## Saved data entries

::::::::::

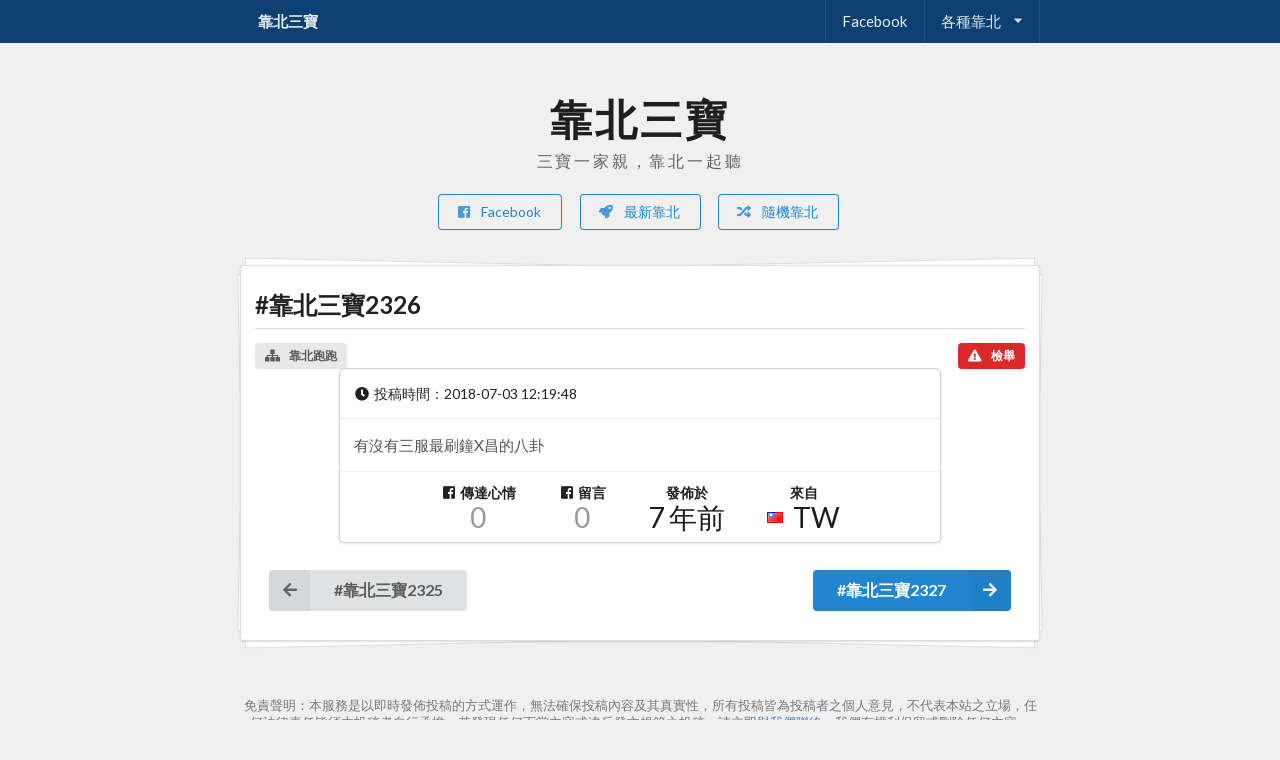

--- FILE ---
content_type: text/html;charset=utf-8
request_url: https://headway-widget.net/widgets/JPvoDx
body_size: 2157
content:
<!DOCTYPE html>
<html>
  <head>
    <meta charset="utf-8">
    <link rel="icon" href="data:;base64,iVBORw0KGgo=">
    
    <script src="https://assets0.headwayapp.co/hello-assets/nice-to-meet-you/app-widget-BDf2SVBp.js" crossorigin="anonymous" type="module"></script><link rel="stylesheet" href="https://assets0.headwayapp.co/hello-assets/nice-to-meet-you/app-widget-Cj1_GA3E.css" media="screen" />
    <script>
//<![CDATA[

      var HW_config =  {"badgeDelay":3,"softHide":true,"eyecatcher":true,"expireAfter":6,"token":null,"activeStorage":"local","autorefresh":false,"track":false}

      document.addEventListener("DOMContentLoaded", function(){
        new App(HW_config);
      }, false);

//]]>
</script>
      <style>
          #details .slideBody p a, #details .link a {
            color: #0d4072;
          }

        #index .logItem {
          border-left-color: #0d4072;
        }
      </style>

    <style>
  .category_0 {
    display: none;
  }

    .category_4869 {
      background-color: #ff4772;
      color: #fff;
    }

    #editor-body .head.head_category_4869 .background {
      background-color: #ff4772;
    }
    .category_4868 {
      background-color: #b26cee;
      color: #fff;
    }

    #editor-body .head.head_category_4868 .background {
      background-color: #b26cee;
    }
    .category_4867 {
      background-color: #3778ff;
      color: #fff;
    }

::::::::::

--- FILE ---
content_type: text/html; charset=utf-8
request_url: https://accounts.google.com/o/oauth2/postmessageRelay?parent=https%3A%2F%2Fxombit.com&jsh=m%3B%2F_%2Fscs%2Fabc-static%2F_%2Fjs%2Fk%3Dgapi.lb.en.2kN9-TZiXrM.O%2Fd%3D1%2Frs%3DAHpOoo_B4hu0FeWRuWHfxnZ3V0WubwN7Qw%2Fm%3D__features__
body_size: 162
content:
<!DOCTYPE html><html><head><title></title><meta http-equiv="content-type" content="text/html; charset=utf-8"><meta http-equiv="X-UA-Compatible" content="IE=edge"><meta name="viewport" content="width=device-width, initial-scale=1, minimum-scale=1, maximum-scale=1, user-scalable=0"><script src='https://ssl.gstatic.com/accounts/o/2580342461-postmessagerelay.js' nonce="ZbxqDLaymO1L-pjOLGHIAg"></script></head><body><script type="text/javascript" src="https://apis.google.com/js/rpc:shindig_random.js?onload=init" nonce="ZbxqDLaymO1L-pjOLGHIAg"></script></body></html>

::::::::::

List every line above that holds the word "text".

content_type: text/html;charset=utf-8
content_type: text/html; charset=utf-8
<!DOCTYPE html><html><head><title></title><meta http-equiv="content-type" content="text/html; charset=utf-8"><meta http-equiv="X-UA-Compatible" content="IE=edge"><meta name="viewport" content="width=device-width, initial-scale=1, minimum-scale=1, maximum-scale=1, user-scalable=0"><script src='https://ssl.gstatic.com/accounts/o/2580342461-postmessagerelay.js' nonce="ZbxqDLaymO1L-pjOLGHIAg"></script></head><body><script type="text/javascript" src="https://apis.google.com/js/rpc:shindig_random.js?onload=init" nonce="ZbxqDLaymO1L-pjOLGHIAg"></script></body></html>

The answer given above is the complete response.